Ces initiatives multiformes suscitent de la part des structures de l’Etat de fortes réticences dont l’expression tend à se durcir au cours de l’année 1946. En mars 1946, le préfet de la Nièvre, afin de normaliser tout cela lance une enquête auprès des municipalités concernant les monuments déjà érigés ou en projet 1 dans le but explicite de régulariser les situations de fait et d’encadrer les initiatives à venir. Les effets pratiques restent limités puisque, le 20 mai 1946, la Direction des Arts plastiques du Ministère de l’Education nationale s’adressant au même fonctionnaire 2 , ‘“regrette vivement que l’acte dit loi de 1942 n’ait pas été observé par les municipalités pour un certain nombre de monuments érigés dans la Nièvre ”’. Cinq communes sont citées comme ayant sollicité une régularisation a posteriori dont deux chefs-lieux de cantons, Saint-Saulge et Dornes. Sans illusions, le texte suppose que le nombre de situations irrégulières est très supérieur à celui des demandes de régularisation. Rappelé à l’ordre, le préfet se voit demander ‘“ de bien vouloir veiller rigoureusement à l’application des dispositions de la loi susvisée ”’. Le problème n’est en rien spécifique au département nivernais puisque, le 6 juin 1946, le Ministère de l’Intérieur, chargé de ces dossiers avec celui de l’Education nationale, envoie une circulaire à tous les préfets de France 3 . Son attention ayant “ été appelée sur les demandes fréquentes ” dont les préfets sont “ saisis en vue de l’érection de monuments commémoratifs ”, il rappelle au respect de l’acte de février 1942, imposant l’autorisation administrative pour ces opérations et prévoyant la démolition des constructions non autorisées.
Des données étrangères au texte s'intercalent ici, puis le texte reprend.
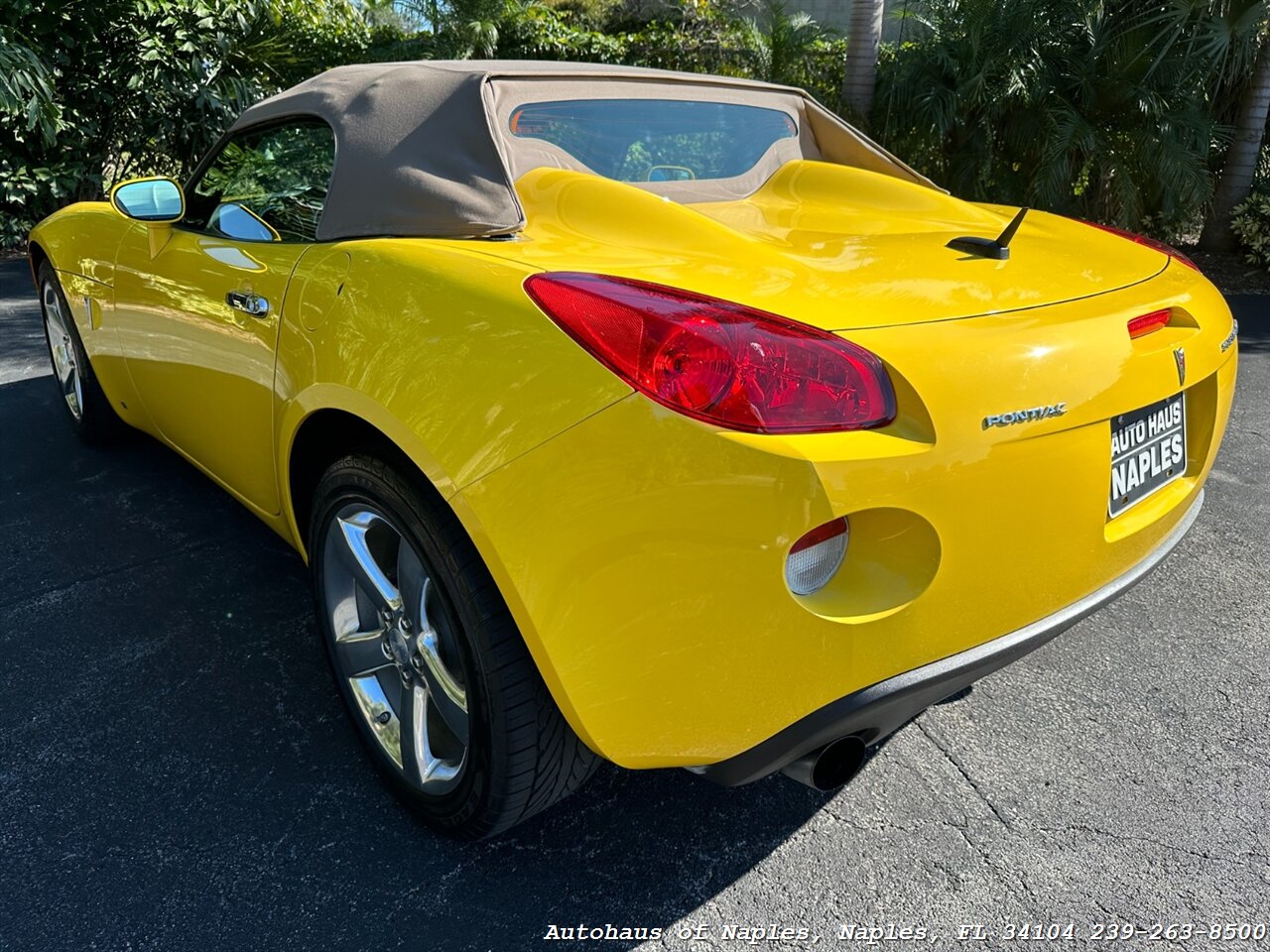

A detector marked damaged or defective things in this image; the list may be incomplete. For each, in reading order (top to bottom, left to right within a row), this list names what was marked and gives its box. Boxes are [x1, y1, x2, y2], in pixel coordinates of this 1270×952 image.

cracked asphalt [0, 257, 1264, 949]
Ne se contentant pas d’un rappel légal, il s’appuie sur un avis de Ministère de la reconstruction qui lui ‘“ a fait savoir que l’édification de monuments gigantesques, voire de monuments plus modestes, était particulièrement inopportune dans un moment où nous devons concentrer les moyens encore réduits qui sont les nôtres à reloger nos sinistrés… ”’ et qu’il estime que ‘“ ces appels à l’épargne ou aux budgets départementaux…restent déplacés… ”. ’
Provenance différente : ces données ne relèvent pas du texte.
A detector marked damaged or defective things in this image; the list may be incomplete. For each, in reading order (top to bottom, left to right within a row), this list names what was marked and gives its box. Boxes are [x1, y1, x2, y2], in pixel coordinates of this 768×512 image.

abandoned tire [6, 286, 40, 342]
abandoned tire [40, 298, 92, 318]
Il est révélateur que les deux textes s’appuient sur un acte du régime de Vichy ayant force de loi et sur des considérations strictement économiques pour tenter d’encadrer dans les deux premiers cas, puis stopper le mouvement, certes incertain et confus, de mise en place de traces mémorielles du fait résistant. La brutalité des propos du Ministère de la Reconstruction sur l’inopportunité de ce mouvement et son caractère déplacé manifestent l’absence de volonté politique d’organiser et unifier ce mouvement et permet de s’interroger sur le rapport subjectif existant entre les gens des ministères et le fait résistant..
L’analyse de la situation du département de la Nièvre permet d’avancer qu’il n’y eut pas d’entreprise unifiée, centralisée, étatique de mémorialisation du fait résistant. Alors que les combattants du premier conflit mondial avaient eu droit à un monument public, installé le plus souvent sur la place du village, lieu matérialisant à la fois l’unité de la communauté villageoise et l’appartenance à une République “ Une et Indivisible ”, ni les combattants de 1939-1940, ni ceux des FFL ou des FFI n’ont bénéficié d’un tel traitement. L’Union sacrée de 1914 ayant réuni dans un consensus belliciste une large majorité, marginalisant la petite frange restée fidèle à son pacifisme d’avant guerre, la célébration officielle apparaissait alors dans la quasi totalité des communes de France comme le salut consensuel aux vainqueurs. Rien de cela ne s’est produit en 1945-1946. La dispersion des initiatives, des lieux, les incertitudes sur l’identification de ce qui est mémorialisé, les réticences sinon les oppositions venues du pouvoir central sont bien la démonstration que les combattants de la liberté et de l’indépendance du pays de France ne sont pas reconnus comme les vainqueurs d’une guerre engageant la Nation toute entière. Il y a bien là la manifestation d’une défaite politique, car les résistants, leur chef, leurs organisations n’eurent de cesse de réaffirmer la légitimité nationale de leur combat, dont l’énoncé gaullien au moment du débarquement, “ C’est la bataille de France, c’est la bataille de la France ” constitue l’ultime formulation. Qu’au bout du compte ce soit sur les monuments érigés au cours des années vingt, porteurs d’une symbolique fort éloignée du sens du combat résistant, que soit apposée la liste des combattants morts aux combats de 1939 à 1945 ne fait que confirmer cette réalité.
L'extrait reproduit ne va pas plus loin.